The Democrat cultural establishment won’t be satisfied until they rewrite history so that George Washington is a villain and George Floyd a hero. Statues of George Floyd continue to go up while those of George Washington and other American heroes are torn down.
What did George Floyd do that made him a hero? Aside from robbing a Latino woman at gunpoint, he died of a drug overdose in such a way that the cultural establishment could contrive to falsely depict it as a killing and stage race riots as a mobilization for their radical revolution.
And as the revolution goes on, the woke Horst Wessel, who was as good of a man as the original Wessel, gets a new book.
Viking is pleased to announce His Name Is George Floyd, a landmark biography by two prizewinning Washington Post reporters, Robert Samuels and Toluse Olorunnipa. Executive Editor Ibrahim Ahmad at Viking acquired North American rights from Karen Brailsford and Todd Shuster at Aevitas Creative Management.
Placing his narrative within the larger context of America’s deeply troubled history of institutional racism, this new book will reveal how systemic racism shaped George Floyd’s life and legacy—from his family’s roots in the tobacco fields of North Carolina, to ongoing inequality in housing, education, health care, criminal justice, and policing—telling the singular story of how one man’s tragic experience brought about a global movement of change.
Maybe the Washington Post can pair it with a George Floyd song.
For the last time, the call to arms is sounded!
For the fight, we all stand prepared!
Already BLM banners fly over all streets.
The time of bondage will last but a little while now!

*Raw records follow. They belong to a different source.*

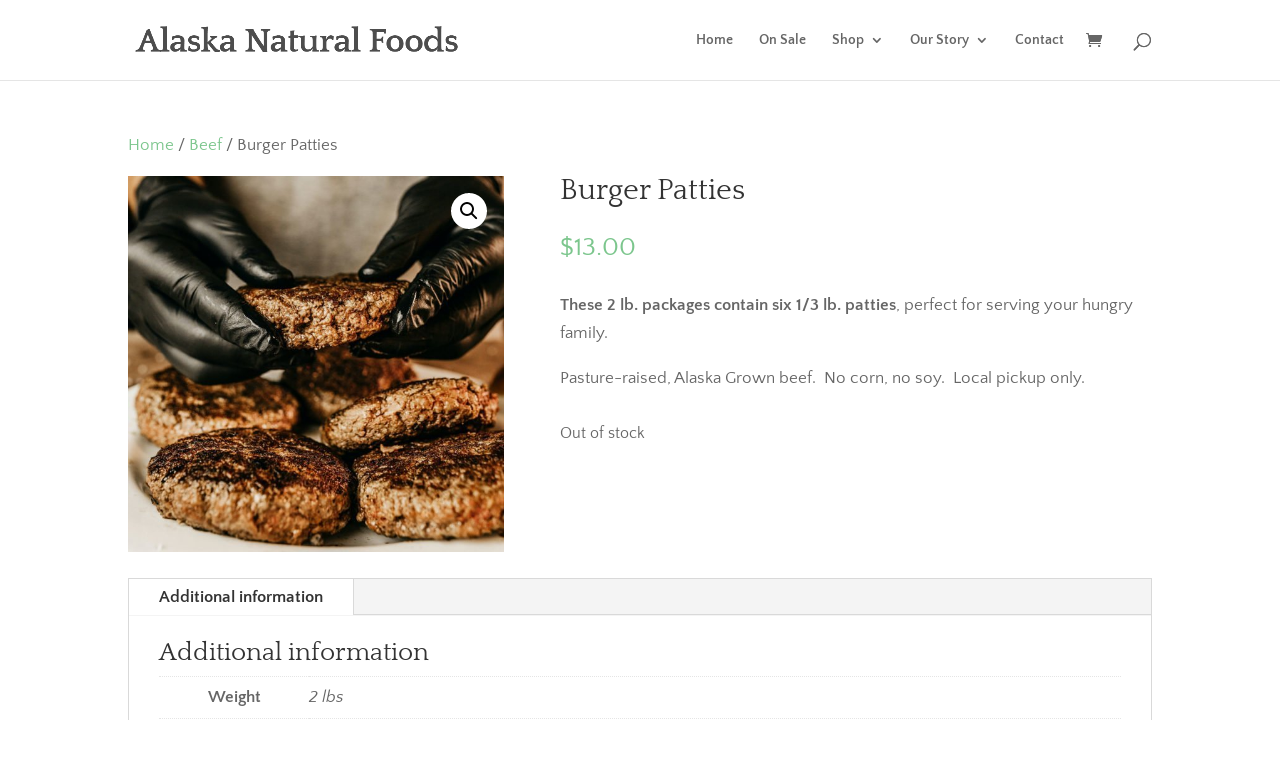

--- FILE ---
content_type: text/css
request_url: https://www.alaskanaturalfoods.com/wp-content/themes/alaskanaturalfoods-theme/style.css?ver=1.0.0.1586297161
body_size: 321
content:
/*
Theme Name: Alaska Natural Foods Theme
Template: Divi
Author: Child Theme Configurator
Version: 1.0.0.1586297161
Updated: 2020-04-07 14:06:01

*/

/* Basic styles for the submit button */
.nf-field-container .nf-field-element input[type=submit] {
	color: #ffffff !important;
	border: 2px solid #93b786 !important;
	background-color: #93b786 !important;
	border-radius: 3px;
	padding: .3em 1em;
	font-family: 'Nunito Sans', Helvetica, Arial, Lucida, sans-serif !important;
	font-size: 14px;
	font-weight: 700 !important;
	letter-spacing: 4px;
	text-transform: uppercase !important;
	cursor: pointer !important;
	transition: background-color .2s ease-in-out, color .2s ease-in-out; /* Smooth transition for background and text color */
}

/* Hover state for the submit button */
.nf-field-container .nf-field-element input[type=submit]:hover {
	background-color: #ffffff !important; /* Light background on hover */
	color: #93b786 !important; /* Dark text on light background */
}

Developed out of The Washington Post’s award-winning six-part series “George Floyd’s America,” His Name Is George Floyd examines the Floyd family’s roots in slavery and sharecropping, the segregation of his Houston schools, the overpolicing of his communities, the devastating snares of the prison system, and his attempts to break free from drug dependence—putting today’s inequality into uniquely human terms. Drawing upon hundreds of interviews and extensive original reporting, Samuels and Olorunnipa offer a poignant exploration of George Floyd’s life and lasting impact, revealing how a man who simply wanted to breathe ended up touching the world.
Touching the world. Not to mention looting the world. But considering George Floyd’s history of crimes, it’s what he would have wanted.
Here, from the original Washington Post series, is how they cover or cover up his brutal robbery of a Latino woman.
State politicians shifted toward reform with bipartisan proposals during the early 2000s to mandate the creation of drug courts, reduce penalties for certain drug offenses, overhaul bail and end the practice of prosecuting possession of trace amounts of drugs as felonies.
Many of the changes came too late for Floyd, whose name is now on a package of criminal justice reform measures that state Rep. Senfronia Thompson (D), is helping to push in the legislature.
It is time we reform the criminal justice system to protect vicious thugs from going to prison for violent robberies.
A now-obsolete police tactic led to Floyd’s longest period of incarceration, following a violent robbery in August 2007. Aracely Henriquez was at her Houston home with her children when a man knocked on her door claiming to be from the water company. When she opened it, several men pushed her inside the home at gunpoint and pinned her on the couch.
“Where are the drugs? Where is the money?” Henriquez recalled the men screaming as they ransacked her kitchen cabinets, children’s closets and drawers. The men pistol-whipped Henriquez before realizing they had the wrong house and running out as quickly as they came in. Neighbors jotted down the license plate number of the getaway vehicle and passed it to police.
Henriquez said she could recall bits and pieces of the assailants’ faces in the chaos. The man who stood out most was the “big guy,” she said.
Three months later, Houston Police stopped that suspect vehicle and found Floyd — who stood 6 foot 6 — behind the wheel. It wasn’t his car, but he was arrested, indicted on aggravated robbery charges and faced up to 40 years in prison. Investigators brought photocopies of Floyd’s mug shot for a photo array to Henriquez to identify the man who put a gun to her abdomen.
“I don’t think I could forget that face,” she said in an interview with The Post.
In the report, police note that Henriquez “tentatively” identified Floyd in a photo array. It was her 7-year-old son — whose eyes were bathed in tears at the time of the robbery, his mother said — who positively identified Floyd by pointing him out in a spread of photos. This type of lineup no longer meets Houston Police standards, which changed to include a “double-blind” technique.
Brave 7-year-old boy identifies vicious thug who assaulted his mother. And the Washington Post’s takeaway is that it was wrong to lock up Floyd. I hope that boy, who is now a man, remains anonymous so the woke mob can’t cancel him for bringing down their hero.